Louis Dreyfus Commodities will invest $21 million to remodel and update its grain elevator near the Rose Quarter.
Louis Dreyfus is the latest grain operator to announce investments totaling more than $65 million this month.
In early December, Columbia Grain Inc., said it would invest as much as $45 million over the next 30 months to expand its Portland grain handling facility. Columbia Grain will expand its T-5 operation following a 25-year extension of its lease with the Port of Portland.
In 2011, Louis Dreyfus said the grain exporting facility processed a record amount of grain and that all elevators on the Columbia River system were operating at capacity, hinting at the need to expand capacity.The renovation has been completed. The photos of the project can be found here.
But that's not important.
This is what caught my eye. Do you see that ship in the photos? That's the Almasi. The Almasi is a bulk carrier ship.
It is the first ship to anchor at the new Louis Dreyful Rose Quarter grain elevator in Portland.
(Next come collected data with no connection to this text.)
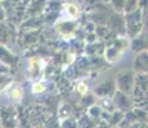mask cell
Returning <instances> with one entry per match:
<instances>
[{
	"label": "cell",
	"mask_w": 148,
	"mask_h": 128,
	"mask_svg": "<svg viewBox=\"0 0 148 128\" xmlns=\"http://www.w3.org/2000/svg\"><path fill=\"white\" fill-rule=\"evenodd\" d=\"M77 91H79V92H81V93H85L88 91V87L85 86L84 83H80V85H79V87H77Z\"/></svg>",
	"instance_id": "obj_7"
},
{
	"label": "cell",
	"mask_w": 148,
	"mask_h": 128,
	"mask_svg": "<svg viewBox=\"0 0 148 128\" xmlns=\"http://www.w3.org/2000/svg\"><path fill=\"white\" fill-rule=\"evenodd\" d=\"M127 19V32L132 35V37H136L138 32L140 31L142 26V12L140 10H135V12H130L126 17Z\"/></svg>",
	"instance_id": "obj_2"
},
{
	"label": "cell",
	"mask_w": 148,
	"mask_h": 128,
	"mask_svg": "<svg viewBox=\"0 0 148 128\" xmlns=\"http://www.w3.org/2000/svg\"><path fill=\"white\" fill-rule=\"evenodd\" d=\"M117 89L122 93H129L133 92L134 89V82H135V73L133 70H122L117 74Z\"/></svg>",
	"instance_id": "obj_1"
},
{
	"label": "cell",
	"mask_w": 148,
	"mask_h": 128,
	"mask_svg": "<svg viewBox=\"0 0 148 128\" xmlns=\"http://www.w3.org/2000/svg\"><path fill=\"white\" fill-rule=\"evenodd\" d=\"M45 90V85L42 82H38V83L34 85V92L35 93H40Z\"/></svg>",
	"instance_id": "obj_6"
},
{
	"label": "cell",
	"mask_w": 148,
	"mask_h": 128,
	"mask_svg": "<svg viewBox=\"0 0 148 128\" xmlns=\"http://www.w3.org/2000/svg\"><path fill=\"white\" fill-rule=\"evenodd\" d=\"M115 101L116 104H117V106L120 108V109H124V104L126 108H129V98H127L126 93H122V92H116L115 95Z\"/></svg>",
	"instance_id": "obj_4"
},
{
	"label": "cell",
	"mask_w": 148,
	"mask_h": 128,
	"mask_svg": "<svg viewBox=\"0 0 148 128\" xmlns=\"http://www.w3.org/2000/svg\"><path fill=\"white\" fill-rule=\"evenodd\" d=\"M134 68L140 74L148 76V51H140L134 59Z\"/></svg>",
	"instance_id": "obj_3"
},
{
	"label": "cell",
	"mask_w": 148,
	"mask_h": 128,
	"mask_svg": "<svg viewBox=\"0 0 148 128\" xmlns=\"http://www.w3.org/2000/svg\"><path fill=\"white\" fill-rule=\"evenodd\" d=\"M67 10L71 14V17H76L79 14V8L75 4H68L67 5Z\"/></svg>",
	"instance_id": "obj_5"
}]
</instances>
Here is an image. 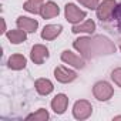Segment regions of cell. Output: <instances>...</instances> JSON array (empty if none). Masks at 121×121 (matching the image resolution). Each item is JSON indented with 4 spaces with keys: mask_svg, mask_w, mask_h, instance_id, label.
<instances>
[{
    "mask_svg": "<svg viewBox=\"0 0 121 121\" xmlns=\"http://www.w3.org/2000/svg\"><path fill=\"white\" fill-rule=\"evenodd\" d=\"M115 51V46L110 41V39L104 36H95L91 39V46H90V56H100V54H111Z\"/></svg>",
    "mask_w": 121,
    "mask_h": 121,
    "instance_id": "1",
    "label": "cell"
},
{
    "mask_svg": "<svg viewBox=\"0 0 121 121\" xmlns=\"http://www.w3.org/2000/svg\"><path fill=\"white\" fill-rule=\"evenodd\" d=\"M93 93H94V97L100 101H107L112 97L114 94V90L112 87L107 83V81H98L94 84V88H93Z\"/></svg>",
    "mask_w": 121,
    "mask_h": 121,
    "instance_id": "2",
    "label": "cell"
},
{
    "mask_svg": "<svg viewBox=\"0 0 121 121\" xmlns=\"http://www.w3.org/2000/svg\"><path fill=\"white\" fill-rule=\"evenodd\" d=\"M91 112H93V107L87 100H80L73 107V115L77 120H86L91 115Z\"/></svg>",
    "mask_w": 121,
    "mask_h": 121,
    "instance_id": "3",
    "label": "cell"
},
{
    "mask_svg": "<svg viewBox=\"0 0 121 121\" xmlns=\"http://www.w3.org/2000/svg\"><path fill=\"white\" fill-rule=\"evenodd\" d=\"M115 2L114 0H104L103 3L98 4L97 7V16L101 22H108L115 10Z\"/></svg>",
    "mask_w": 121,
    "mask_h": 121,
    "instance_id": "4",
    "label": "cell"
},
{
    "mask_svg": "<svg viewBox=\"0 0 121 121\" xmlns=\"http://www.w3.org/2000/svg\"><path fill=\"white\" fill-rule=\"evenodd\" d=\"M84 17H86V12L80 10L77 6H74L71 3L66 4V19H67V22H70L73 24H78Z\"/></svg>",
    "mask_w": 121,
    "mask_h": 121,
    "instance_id": "5",
    "label": "cell"
},
{
    "mask_svg": "<svg viewBox=\"0 0 121 121\" xmlns=\"http://www.w3.org/2000/svg\"><path fill=\"white\" fill-rule=\"evenodd\" d=\"M54 77L57 78V81H60V83H70V81H73V80H76V77H77V74H76V71H73V70H69V69H66V67H56V70H54Z\"/></svg>",
    "mask_w": 121,
    "mask_h": 121,
    "instance_id": "6",
    "label": "cell"
},
{
    "mask_svg": "<svg viewBox=\"0 0 121 121\" xmlns=\"http://www.w3.org/2000/svg\"><path fill=\"white\" fill-rule=\"evenodd\" d=\"M30 57H31V60H33L36 64H43V61L48 57V50L44 46H41V44H36L31 48Z\"/></svg>",
    "mask_w": 121,
    "mask_h": 121,
    "instance_id": "7",
    "label": "cell"
},
{
    "mask_svg": "<svg viewBox=\"0 0 121 121\" xmlns=\"http://www.w3.org/2000/svg\"><path fill=\"white\" fill-rule=\"evenodd\" d=\"M61 60H63L64 63H67V64L76 67V69H83V67H84V60H83L81 57L76 56L74 53H71L70 50L63 51V54H61Z\"/></svg>",
    "mask_w": 121,
    "mask_h": 121,
    "instance_id": "8",
    "label": "cell"
},
{
    "mask_svg": "<svg viewBox=\"0 0 121 121\" xmlns=\"http://www.w3.org/2000/svg\"><path fill=\"white\" fill-rule=\"evenodd\" d=\"M67 104H69V98L66 94H57L51 101V108L56 114H63L67 108Z\"/></svg>",
    "mask_w": 121,
    "mask_h": 121,
    "instance_id": "9",
    "label": "cell"
},
{
    "mask_svg": "<svg viewBox=\"0 0 121 121\" xmlns=\"http://www.w3.org/2000/svg\"><path fill=\"white\" fill-rule=\"evenodd\" d=\"M90 46H91V39L90 37H80V39H77L74 41V48L78 50L84 58H91Z\"/></svg>",
    "mask_w": 121,
    "mask_h": 121,
    "instance_id": "10",
    "label": "cell"
},
{
    "mask_svg": "<svg viewBox=\"0 0 121 121\" xmlns=\"http://www.w3.org/2000/svg\"><path fill=\"white\" fill-rule=\"evenodd\" d=\"M17 27L27 31V33H34L36 29L39 27V23L37 20L34 19H30V17H24V16H20L17 19Z\"/></svg>",
    "mask_w": 121,
    "mask_h": 121,
    "instance_id": "11",
    "label": "cell"
},
{
    "mask_svg": "<svg viewBox=\"0 0 121 121\" xmlns=\"http://www.w3.org/2000/svg\"><path fill=\"white\" fill-rule=\"evenodd\" d=\"M58 13H60V9L54 2H47L46 4L41 6V10H40V14L43 16V19H53L58 16Z\"/></svg>",
    "mask_w": 121,
    "mask_h": 121,
    "instance_id": "12",
    "label": "cell"
},
{
    "mask_svg": "<svg viewBox=\"0 0 121 121\" xmlns=\"http://www.w3.org/2000/svg\"><path fill=\"white\" fill-rule=\"evenodd\" d=\"M61 30H63V27L60 24H48V26H46L43 29L41 37L44 40H54L60 33H61Z\"/></svg>",
    "mask_w": 121,
    "mask_h": 121,
    "instance_id": "13",
    "label": "cell"
},
{
    "mask_svg": "<svg viewBox=\"0 0 121 121\" xmlns=\"http://www.w3.org/2000/svg\"><path fill=\"white\" fill-rule=\"evenodd\" d=\"M34 87H36L37 93L41 94V95L50 94V93L53 91V88H54V87H53V83H51L50 80H47V78H39V80L36 81Z\"/></svg>",
    "mask_w": 121,
    "mask_h": 121,
    "instance_id": "14",
    "label": "cell"
},
{
    "mask_svg": "<svg viewBox=\"0 0 121 121\" xmlns=\"http://www.w3.org/2000/svg\"><path fill=\"white\" fill-rule=\"evenodd\" d=\"M26 58H24V56H22V54H13V56H10V58H9V67L12 69V70H22V69H24L26 67Z\"/></svg>",
    "mask_w": 121,
    "mask_h": 121,
    "instance_id": "15",
    "label": "cell"
},
{
    "mask_svg": "<svg viewBox=\"0 0 121 121\" xmlns=\"http://www.w3.org/2000/svg\"><path fill=\"white\" fill-rule=\"evenodd\" d=\"M95 30V23L93 20H87L84 23H78V24H74L71 31L73 33H94Z\"/></svg>",
    "mask_w": 121,
    "mask_h": 121,
    "instance_id": "16",
    "label": "cell"
},
{
    "mask_svg": "<svg viewBox=\"0 0 121 121\" xmlns=\"http://www.w3.org/2000/svg\"><path fill=\"white\" fill-rule=\"evenodd\" d=\"M26 33H27V31L19 29V30H9L6 34H7V39H9L13 44H20V43H23V41L26 40V37H27Z\"/></svg>",
    "mask_w": 121,
    "mask_h": 121,
    "instance_id": "17",
    "label": "cell"
},
{
    "mask_svg": "<svg viewBox=\"0 0 121 121\" xmlns=\"http://www.w3.org/2000/svg\"><path fill=\"white\" fill-rule=\"evenodd\" d=\"M43 2H44V0H27V2L24 3V10L37 14V13H40V10H41Z\"/></svg>",
    "mask_w": 121,
    "mask_h": 121,
    "instance_id": "18",
    "label": "cell"
},
{
    "mask_svg": "<svg viewBox=\"0 0 121 121\" xmlns=\"http://www.w3.org/2000/svg\"><path fill=\"white\" fill-rule=\"evenodd\" d=\"M47 118H48V112H47V110H44V108H40L37 112L30 114V115L26 117V120H34V121H46Z\"/></svg>",
    "mask_w": 121,
    "mask_h": 121,
    "instance_id": "19",
    "label": "cell"
},
{
    "mask_svg": "<svg viewBox=\"0 0 121 121\" xmlns=\"http://www.w3.org/2000/svg\"><path fill=\"white\" fill-rule=\"evenodd\" d=\"M77 2H80L83 6H86V7H88V9H91V10H94V9H97L98 7V0H77Z\"/></svg>",
    "mask_w": 121,
    "mask_h": 121,
    "instance_id": "20",
    "label": "cell"
},
{
    "mask_svg": "<svg viewBox=\"0 0 121 121\" xmlns=\"http://www.w3.org/2000/svg\"><path fill=\"white\" fill-rule=\"evenodd\" d=\"M111 78L114 80V83L117 86L121 87V69H115L112 73H111Z\"/></svg>",
    "mask_w": 121,
    "mask_h": 121,
    "instance_id": "21",
    "label": "cell"
},
{
    "mask_svg": "<svg viewBox=\"0 0 121 121\" xmlns=\"http://www.w3.org/2000/svg\"><path fill=\"white\" fill-rule=\"evenodd\" d=\"M2 29H3V30H2V33H6V23H4V20H3V19H2Z\"/></svg>",
    "mask_w": 121,
    "mask_h": 121,
    "instance_id": "22",
    "label": "cell"
},
{
    "mask_svg": "<svg viewBox=\"0 0 121 121\" xmlns=\"http://www.w3.org/2000/svg\"><path fill=\"white\" fill-rule=\"evenodd\" d=\"M114 120H121V115H118V117H114Z\"/></svg>",
    "mask_w": 121,
    "mask_h": 121,
    "instance_id": "23",
    "label": "cell"
},
{
    "mask_svg": "<svg viewBox=\"0 0 121 121\" xmlns=\"http://www.w3.org/2000/svg\"><path fill=\"white\" fill-rule=\"evenodd\" d=\"M120 50H121V46H120Z\"/></svg>",
    "mask_w": 121,
    "mask_h": 121,
    "instance_id": "24",
    "label": "cell"
}]
</instances>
One can track the Almasi at this site.
But that's not important.
This is the important part.
The grain that is being loaded unto the Almasi, the first ship to take on grain from newly renovated Rose Quarter elevator is grain that was grown in North Dakota.
I do not know the name of the North Dakota farmer(s) whose grain that was, but if the fields were in northwestern North Dakota, it was very possibly my dad's agency that "wrote" the crop insurance. Back in 2011 I had the pleasure of reconciling crop insurance policies for that agency during a short stint on staff.
As noted: I do not know the name of the North Dakota farmer(s) whose grain that was, but my operatives are hot on the trail. LOL.
This really is a wonderful country. The information above is accurate to the best of my knowledge but it was written a bit tongue-in-cheek. But think of all the little "things" that went into that "process." A farmer in North Dakota growing the grain that somehow gets from the field to the train, and then from the train to the port, and then unto the ship. Think of all the individuals that were involved in developing, marketing, and selling the seed that was bought by the farmer. Think of the three or four generations of Scandinavians or Syrians or Germans or Ukrainians or Russians who immigrated a century ago and homesteaded the original farms in North Dakota. The farm was passed down from generation to generation. Think of all the folks that would have insured the crops over the years through a Federal crop insurance program. Think of the technological improvements of the farm tractors. Think of the one-lane gravel roads that are now four-lane divided highways, and the single railroad tracks that are now double or triple tracked. Think of all the dispatcher, engineers along the way. Think of the men and women who manufactured the train cars. To me, it's simply a marvel that these things all come together.
And if that farm is in the northwest part of the state, there is probably a Bakken well producing oil that will end up on the East Coast of the United States or in Texas, via Cushing, Oklahoma.